Worldcoin began operating last year and provides users with a private digital identity — a “World ID” — after they get their eye’s unique iris pattern scanned.
Portugal’s National Data Protection Commission (CNPD) justified its decision, stating it was “safeguarding the fundamental right to data protection, in particular of minors,” it said in a statement.
The CNPD said the suspension would be for three months in order for it to “conclude its investigation and take a final decision.”
According to local press reports, the CNPD said that more than 300,000 people in Portugal had already provided their biometric data in exchange for payment in Worldcoin cryptocurrency.

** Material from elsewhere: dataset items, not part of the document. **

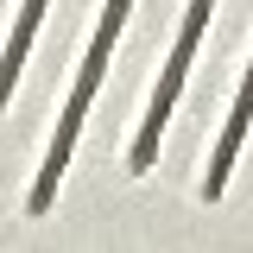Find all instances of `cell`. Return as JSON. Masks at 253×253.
Instances as JSON below:
<instances>
[{
  "label": "cell",
  "instance_id": "1",
  "mask_svg": "<svg viewBox=\"0 0 253 253\" xmlns=\"http://www.w3.org/2000/svg\"><path fill=\"white\" fill-rule=\"evenodd\" d=\"M121 26H126V13H101V32H95L89 57H83V70H76V89H70V108H63V121H57V139H51V152H44V165H38L32 215H51V196H57V184H63V165H70V146H76V133H83V114H89L95 89H101V76H108V57H114Z\"/></svg>",
  "mask_w": 253,
  "mask_h": 253
},
{
  "label": "cell",
  "instance_id": "3",
  "mask_svg": "<svg viewBox=\"0 0 253 253\" xmlns=\"http://www.w3.org/2000/svg\"><path fill=\"white\" fill-rule=\"evenodd\" d=\"M247 126H253V70H247V83H241V95H234V114H228V126H221V146H215V158H209L203 196H221V190H228V171H234V152H241Z\"/></svg>",
  "mask_w": 253,
  "mask_h": 253
},
{
  "label": "cell",
  "instance_id": "2",
  "mask_svg": "<svg viewBox=\"0 0 253 253\" xmlns=\"http://www.w3.org/2000/svg\"><path fill=\"white\" fill-rule=\"evenodd\" d=\"M209 13H215V0H190L184 32H177V51H171V63H165V76H158V89H152V108H146V126H139V139H133V171H152V158H158V133H165V121H171V101L184 95V76H190L196 44H203Z\"/></svg>",
  "mask_w": 253,
  "mask_h": 253
},
{
  "label": "cell",
  "instance_id": "4",
  "mask_svg": "<svg viewBox=\"0 0 253 253\" xmlns=\"http://www.w3.org/2000/svg\"><path fill=\"white\" fill-rule=\"evenodd\" d=\"M51 0H26L19 6V26L6 38V51H0V108L13 101V83H19V70H26V51H32V32H38V13H44Z\"/></svg>",
  "mask_w": 253,
  "mask_h": 253
}]
</instances>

It comes just three weeks after Spain’s data protection agency, AEPD, ordered the company to suspend its activities after receiving several complaints over the collection of data from minors and the fact that withdrawing consent is not allowed.
The project, according to its founders, aims to solve one of the main challenges facing the crypto industry which largely relies on pseudonyms to operate, leaving it vulnerable to spam bots and scams.
Worldcoin has raised alarm bells of regulators around the world, who are concerned about the collection, storage and use of personal data.
Kenya in August suspended the project after thousands of people had already participated.
Worldcoin has said the biometric data it collects is either deleted or stored in encrypted form.